Gianaris doesn’t rule out running for higher office, but says he’s focused on his upcoming election. Backlash to his role in driving away Amazon has produced at least one primary challenger: Justin Potter, a registered Republican up until this year. “The beauty of what’s been going on lately is people are engaged,” Gianaris said. “If someone wants to go make the case that Amazon should be here, we’ll have that debate in the election.”

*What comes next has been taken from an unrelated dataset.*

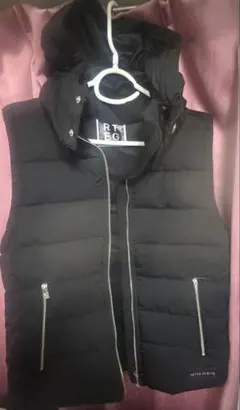 レトロエンジン　アダムスジャグラー　ダウンベスト　ブラック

With Letitia James recently elected state attorney general, it’s not clear what higher office he would seek. Gianaris says he’s got enough on his plate at the moment, and will focus next year on unfinished business like recreational marijuana legalization and solitary confinement. He’s in a position where he can keep an eye on the evolution of the rest of his conference and his district. Whether he’s following that evolution or the one pulling it to the left depends on who you ask.
For the time being, it’s from this spot that he’ll attempt to execute the progressive agenda – or what’s left of it after this past session. “I’ve been sitting around too long to not have these things happen,” he said. “Spending years in the minority waiting for this moment, my foot is on the gas, trying to get as much of it done as possible.”